Although the initiative's name - "The Student Fund for Demolishing Israel" - brings to mind President Mahmoud Ahmadinejad's call last year to destroy the Jewish state, an organizer said its goal was to support the cash-strapped Palestinian government.
Some 300 students attended the event hosted by a group calling itself the Movement of Justice-seeking Students at the University of Tehran.
"This is a symbolic move to attract public attention to the Palestinian cause at a time when Western countries have halted financial support to the Hamas-led government," Javad Miri, the group's spokesman, told The Associated Press.
Miri said the group was collecting money that it will send it to the Hamas-led Palestinian government. "When an elected government is in power in Palestine and Israel is pressuring it, everybody should help the Palestinians."
The United States and the European Union halted most of their aid to the Palestinian Authority following Hamas' victory in Palestinian legislative elections in January, requiring that the group renounce violence and recognize Israel.
Popular campaigns to collect money for the Palestinians have been launched in several Arab countries.
'We are ready to support Palestinians by any means'
A general in the elite Revolutionary Guards, Saeed Ghassemi, struck a militaristic note in his address to the crowd. "Resistance is the only solution for Palestinians," He said. "If you abandon the sword, that will be the beginning of your end," he advised Hamas.
But the response to the call for donations was hardly overwhelming. About 10 students dropped money into a box labeled with the fund's name. They also put stones in the box in a symbolic gesture of solidarity that alluded to the first Palestinian intefadeh, or uprising, when youths pelted Israeli soldiers with rocks.

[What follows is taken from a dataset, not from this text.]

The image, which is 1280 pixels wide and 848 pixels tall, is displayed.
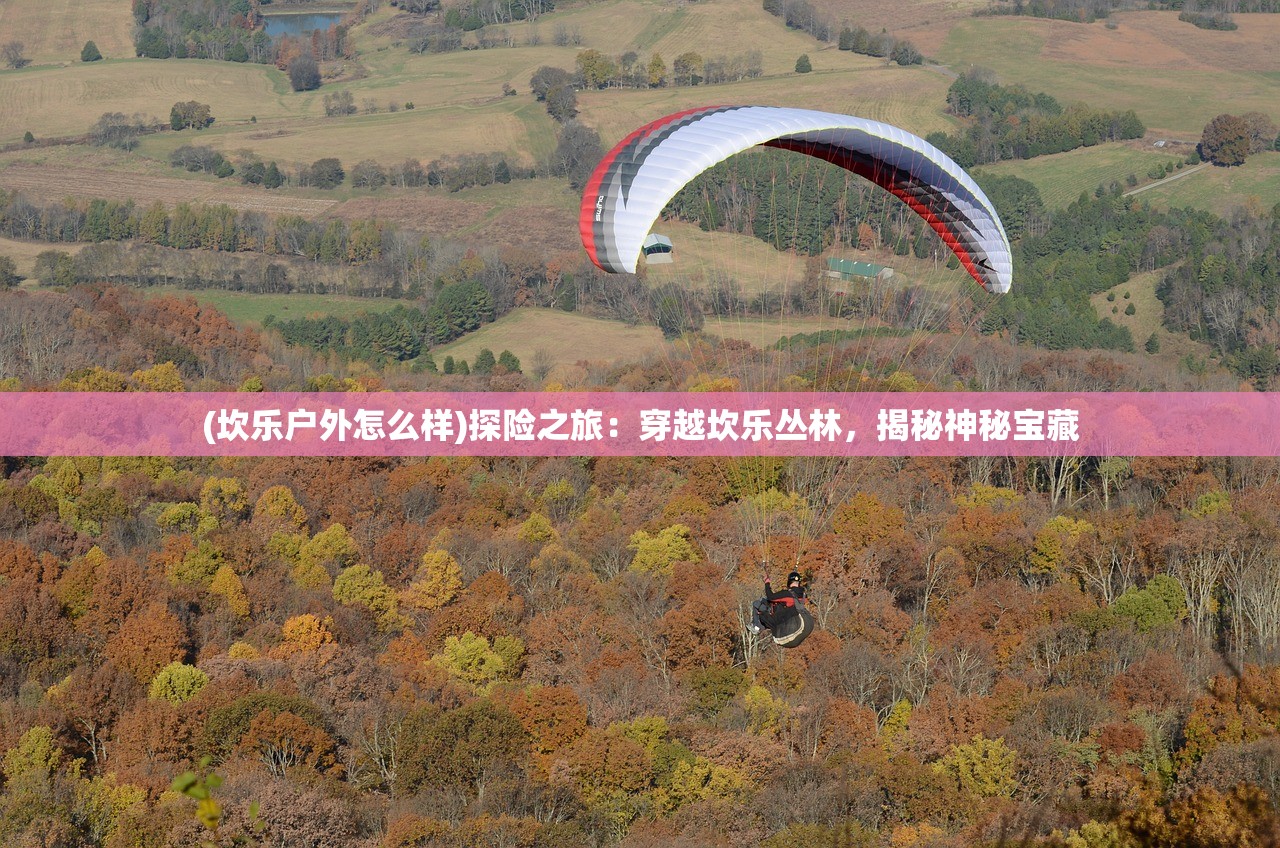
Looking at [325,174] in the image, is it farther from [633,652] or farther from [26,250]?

"I hope it's the start of popular financial support for the Hamas government," Einollah Zarrinjoo, 21, a male student of philosophy said.
Mahin Rezai, 20, a female Persian literature student said, "We are ready to support Palestinians by any means. Silence could make the situation worse."
In April, Iran said it would give the Palestinian Authority USD 50 million in aid. Last year, Ahmadinejad said the Holocaust was a myth and that Israel should be wiped out. Apparently taking a cue from the president, the Iranian Foreign Ministry announced plans to hold a conference to examine evidence of the Holocaust.
The hard-line Association of Muslim Journalists has also proposed a similar event. Dates have not been set for either.
Iran is currently home to about 25,000 Jews who are represented by a Jewish lawmaker in parliament. About 75,000 left the country after the 1979 Islamic revolution.